*TEXTO DE ESTUDIO*:

========================

Muerte en el océano Pacífico
En marzo del 2011 ocurrió en Japón un desastre nuclear causado por un terremoto de 9 grados Richter, seguido por un Tsunami. Como resultado “los núcleos de tres de los seis reactores nucleares de Fukushima Dai-ichi se derritieron al 100%”, declaró Mishio Ishikawa, fundador del “Instituto de Tecnología nuclear. El comunicado oficial fue bien distinto: “Se registró un pequeño aumento en la radioactividad que no representa ningún peligro para la vida humana”. Las autoridades japonesas ocultaron la verdad, tal vez para evitar que su poderosa industria nuclear fuera cuestionada.
La explosión inicial había puesto en contacto los núcleos derretidos con el agua subterránea que fluía desde la montaña hacia el mar. Desde entonces, de 300 a 400 toneladas de agua, intensamente radioactiva, se vierten diariamente al océano Pacífico. En febrero de este año la prensa internacional informó que el soporte de la planta nuclear #2 había colapsado y que el núcleo derretido del reactor se había hundido en un hoyo profundo.
Según la medición hecha por un robot (que pudo funcionar solo por dos horas antes de derretirse), el grado de radiación en los reactores es ahora de 650 Sieverts por hora. “La exposición a 1 Sievert produce: infertilidad, pérdida del cabello, náuseas y cataratas. 5 Sieverts son suficientes para causar la muerte en el plazo de un mes. Y una sola exposición a 10 Sieverts probará ser fatal en semanas”, enseña el instituto Kyodo.
El pueblo japonés es la primera víctima, pero el viento, la lluvia y las corrientes marinas han contaminado ya las costas pacíficas de Alaska, Canadá, Hawaii y Estados Unidos. La vida marina está muriendo, no hay duda de que la muerte reciente de 300 ballenas piloto en Nueva Zelanda y de otras tantas en las costas de Chile se debe al consumo de fitoplancton radioactivo. Igual ocurrió con millones de sardinas, que han convertido las playas de Costa Rica en un cementerio.

========================

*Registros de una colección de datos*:

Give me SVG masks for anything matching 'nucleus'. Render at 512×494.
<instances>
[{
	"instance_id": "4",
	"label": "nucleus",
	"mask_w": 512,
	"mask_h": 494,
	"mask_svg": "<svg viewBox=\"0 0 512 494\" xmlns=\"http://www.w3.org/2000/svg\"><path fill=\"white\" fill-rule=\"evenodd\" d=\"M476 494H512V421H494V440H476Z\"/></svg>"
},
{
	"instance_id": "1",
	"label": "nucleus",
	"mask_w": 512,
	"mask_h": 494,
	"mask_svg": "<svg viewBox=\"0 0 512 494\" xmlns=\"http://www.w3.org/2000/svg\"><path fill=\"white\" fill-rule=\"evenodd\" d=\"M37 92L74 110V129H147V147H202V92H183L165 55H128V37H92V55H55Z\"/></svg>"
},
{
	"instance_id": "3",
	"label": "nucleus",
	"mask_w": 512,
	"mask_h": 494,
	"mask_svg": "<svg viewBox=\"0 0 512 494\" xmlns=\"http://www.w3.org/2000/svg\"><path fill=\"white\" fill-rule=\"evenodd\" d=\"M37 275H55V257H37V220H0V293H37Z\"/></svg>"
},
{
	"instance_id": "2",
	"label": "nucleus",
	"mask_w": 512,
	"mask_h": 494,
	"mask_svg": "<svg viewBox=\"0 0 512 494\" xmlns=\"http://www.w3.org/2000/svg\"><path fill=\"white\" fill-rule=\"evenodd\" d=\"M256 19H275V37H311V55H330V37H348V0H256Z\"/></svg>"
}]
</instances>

========================

*CONSIGNA DE TRABAJO*:
Diga si cada afirmación concuerda con el texto sobre el desastre de Fukushima, respondiendo sí o no y citando textualmente las palabras del texto que lo deciden.
(a) Un robot midió en los reactores una radiación de 650 Sieverts por hora.
(b) El comunicado oficial reconoció que los núcleos de los reactores se habían derretido.
(c) Al océano Pacífico se vierten cada semana de 300 a 400 toneladas de agua radioactiva.
El listado no se necesita para resolver nada.

*RESPUESTA DEL EJERCICIO*:
(a) Sí: «el grado de radiación en los reactores es ahora de 650 Sieverts por hora».
(b) No: «Se registró un pequeño aumento en la radioactividad que no representa ningún peligro para la vida humana».
(c) No: «de 300 a 400 toneladas de agua, intensamente radioactiva, se vierten diariamente al océano Pacífico».